## Begin Document section
Reputation: 706
I want to detect rectangle collision in 2D plan (picture). I Can have many rectangle in my picture.
I stored rectangle coordinate in a data frame that look like this:
Each line correspond to a rectangle. proba is the result of my machine learning model
I want to loop over each line, check if a rectangle has shared coordinate with another one. IF the answer is yes, I want to check the probability of both rectangle, and delete the one with lowest probability
I already have function for collision detection (not sure it's 100% working yet, i'll check it later)
def collision(x1,y1,w1,h1,x2,y2,w2,h2):
if (x1<= x2+w2 and x1+w1>= x2 and y1 <= y2+h2 and y1+h1 >= y2):
return True
else:
return False
Now, how to loop over my data frame and remove collided rectangle with lowest probability?
Thanks for help
Edit: for above example, pseudo code would like this
Collision(line1,line2) > result = True > remove line 1
Now we have only 3 line
Collision(line1,line2) > result = False > Do Nothing
Collision(line1,line3) > result = True> remove line3
EDIT2: Adding reproducible example
#create data frame
fake_data=pd.DataFrame()
fake_data["left"]=(0.04,0.1,0.4,0.3)
fake_data["top"]=(0.31,0.13,0.34,0.28)
fake_data["width"]=(0.82,0.7,0.82,0.84)
fake_data["height"]=(0.57,0.2,0.59,0.55)
fake_data["proba"]=(0.60,0.62,0.34,0.39)
#define function
def collision(x1,y1,w1,h1,x2,y2,w2,h2):
if (x1<= x2+w2 and x1+w1>= x2 and y1 <= y2+h2 and y1+h1 >= y2):
return True
else:
return False
#example how to use function
collision(fake_data.iloc[3,0],fake_data.iloc[3,1],fake_data.iloc[3,2],fake_data.iloc[3,3],fake_data.iloc[1,0],fake_data.iloc[1,1],fake_data.iloc[1,2],fake_data.iloc[1,3])
Upvotes: 1
Views: 61
Reputation: 2062
Your question is not well-defined. Consider the following:
Rectangle 1 collides with Rectangle 2, not with Rectangle 3.
Rectangle 2 collides with Rectangle 3.
Their probabilities are Rectangle 1 > Rectangle 2 > Rectangle 3
Since Rectangle 2's probability is higher than Rectangle 3's, do you delete Rectangle 3 although once you delete Rectangle 2 because of collision with Rectangle 1, Rectangle 3 would be collision-free? By simply iterating over the dataframe, you might end up deleting way more rectangles than actually necessary.
## End Document section
## Exercise
Can you pick up the thread about deleting colliding rectangles by probability and carry it on from its last sentence?
## Begin Raw data
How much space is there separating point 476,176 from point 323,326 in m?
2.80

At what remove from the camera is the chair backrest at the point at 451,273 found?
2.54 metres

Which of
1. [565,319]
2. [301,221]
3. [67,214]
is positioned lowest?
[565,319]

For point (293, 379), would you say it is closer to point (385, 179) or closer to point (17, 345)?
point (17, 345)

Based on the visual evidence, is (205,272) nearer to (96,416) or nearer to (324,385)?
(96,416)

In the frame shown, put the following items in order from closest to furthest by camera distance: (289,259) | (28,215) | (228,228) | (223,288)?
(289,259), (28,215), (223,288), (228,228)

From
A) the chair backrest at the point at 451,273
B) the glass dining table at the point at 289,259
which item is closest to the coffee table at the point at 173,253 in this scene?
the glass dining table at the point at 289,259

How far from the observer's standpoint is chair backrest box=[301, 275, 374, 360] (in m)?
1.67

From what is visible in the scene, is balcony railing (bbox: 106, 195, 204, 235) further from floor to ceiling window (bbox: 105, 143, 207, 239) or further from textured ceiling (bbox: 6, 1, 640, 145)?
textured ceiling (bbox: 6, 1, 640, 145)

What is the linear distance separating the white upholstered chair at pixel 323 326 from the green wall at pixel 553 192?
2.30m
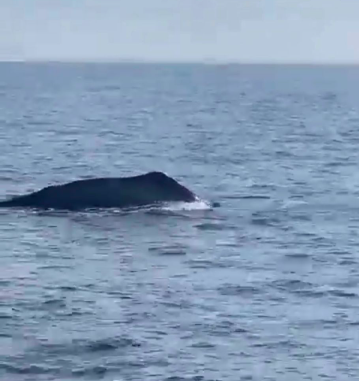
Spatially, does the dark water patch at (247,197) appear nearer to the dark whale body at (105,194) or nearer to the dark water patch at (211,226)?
the dark whale body at (105,194)

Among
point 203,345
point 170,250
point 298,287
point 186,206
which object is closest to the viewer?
point 203,345

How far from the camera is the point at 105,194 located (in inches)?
1053

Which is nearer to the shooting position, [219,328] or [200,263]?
[219,328]

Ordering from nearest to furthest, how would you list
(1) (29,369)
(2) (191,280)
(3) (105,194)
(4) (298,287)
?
(1) (29,369), (4) (298,287), (2) (191,280), (3) (105,194)

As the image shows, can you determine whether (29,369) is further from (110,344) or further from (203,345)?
(203,345)

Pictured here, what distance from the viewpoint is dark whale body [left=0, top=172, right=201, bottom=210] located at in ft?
87.2

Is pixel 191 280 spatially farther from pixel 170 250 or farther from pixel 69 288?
pixel 170 250

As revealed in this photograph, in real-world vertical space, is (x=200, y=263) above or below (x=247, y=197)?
below

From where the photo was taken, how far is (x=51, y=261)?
20.7 m

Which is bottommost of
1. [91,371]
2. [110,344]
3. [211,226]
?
[91,371]

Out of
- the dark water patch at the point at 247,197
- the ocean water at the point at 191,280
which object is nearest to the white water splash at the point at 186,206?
the ocean water at the point at 191,280

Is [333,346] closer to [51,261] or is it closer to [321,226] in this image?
[51,261]

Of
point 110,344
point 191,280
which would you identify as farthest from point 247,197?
point 110,344

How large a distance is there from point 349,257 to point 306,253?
2.54ft
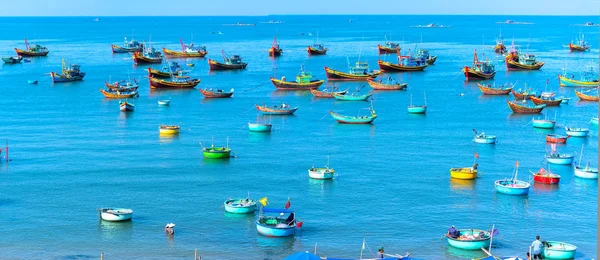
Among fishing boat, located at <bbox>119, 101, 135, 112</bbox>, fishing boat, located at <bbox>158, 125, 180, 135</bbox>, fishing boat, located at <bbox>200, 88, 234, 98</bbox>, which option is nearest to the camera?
fishing boat, located at <bbox>158, 125, 180, 135</bbox>

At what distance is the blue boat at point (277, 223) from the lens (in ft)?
124

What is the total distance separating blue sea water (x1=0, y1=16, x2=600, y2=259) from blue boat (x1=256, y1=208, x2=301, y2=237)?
381 millimetres

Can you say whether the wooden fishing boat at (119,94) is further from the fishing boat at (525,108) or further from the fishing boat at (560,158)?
the fishing boat at (560,158)

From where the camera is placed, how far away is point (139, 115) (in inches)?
2972

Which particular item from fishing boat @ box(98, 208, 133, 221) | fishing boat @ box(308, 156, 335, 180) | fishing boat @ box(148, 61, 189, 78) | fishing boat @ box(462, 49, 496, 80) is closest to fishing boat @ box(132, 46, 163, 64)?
fishing boat @ box(148, 61, 189, 78)

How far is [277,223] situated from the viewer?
126ft

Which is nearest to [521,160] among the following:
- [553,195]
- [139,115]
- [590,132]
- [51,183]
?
[553,195]

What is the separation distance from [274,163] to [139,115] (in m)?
25.4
## End Raw data
## Answer to this task
If you don't care about that fact, the script below will obtain your desired results quickly:
def func(coordinates): # function to find collisions with all other rows for a given row
collisions = fake_data.apply(lambda row: (collision(*row[:-1], *coordinates[:-1]) == True), axis=1) # this finds collisions
collisions_w_lower_prob = [i for i, x in enumerate(collisions) if fake_data.iloc[i]['proba']< coordinates['proba']] # this saves those collision rows that had a lower probability
return collisions_w_lower_prob
to_delete = fake_data.apply(lambda row: func(row), axis=1).values # apply said function to your dataframe so all rows are compared to all other rows
to_delete_unique = set([y for z in to_delete for y in z]) #unique indices to delete
fake_data.drop(to_delete_unique)
>>> left top width height proba
0.1 0.13 0.7 0.2 0.62
If you do care, then you will need to delete iteratively, starting with the rectangle with highest probability:
fake_data = fake_data.sort_values('proba', ascending=False) # we want to start with higher probabilities first, as they are guaranteed to stay.
idx = 0
while True:
curr_row = fake_data.iloc[0]
to_delete = func(curr_row) # get deletion candidates
fake_data.drop(to_delete, inplace=True) # drop them from your dataframe
idx += 1
if idx > len(fake_data):
break
fake_data
>>> left top width height proba
0.1 0.13 0.7 0.2 0.62
Note that in your example both ways produce the same result, but that this might not always be the case for the explained reasons.
Upvotes: 1
Reputation: 49
Why can't you create a list of lists that would look like this :
rectangles = [[1,0.5,2,3,0.5],[1.5,0.5,3,4,0.7],[100, 100, 1, 1, 0.9]]
Where each little list represents a rectangle (with x, y, width, height, proba).
Here the rectangle 1 (rectangles[0]
) and the rectangle 2 (rectangles[1]
) collide to each other.
So you can write :
L_indices = []
for i in range(len(rectangles)):
for j in range(len(rectangles)):
if Collision(rectangles[i], rectangles[j]) == True: #if the rectangles are in collision
if rectangles[i][4]<=rectangles[j][4]: #the ith rectangle's proba is lower
L_indices.append(i) #so we get rid of it
else:
L_indices.append(j)
for indice in L_indices:
rectangles.pop(indice)
Then you get rid of the rectangle that has the lowest probability.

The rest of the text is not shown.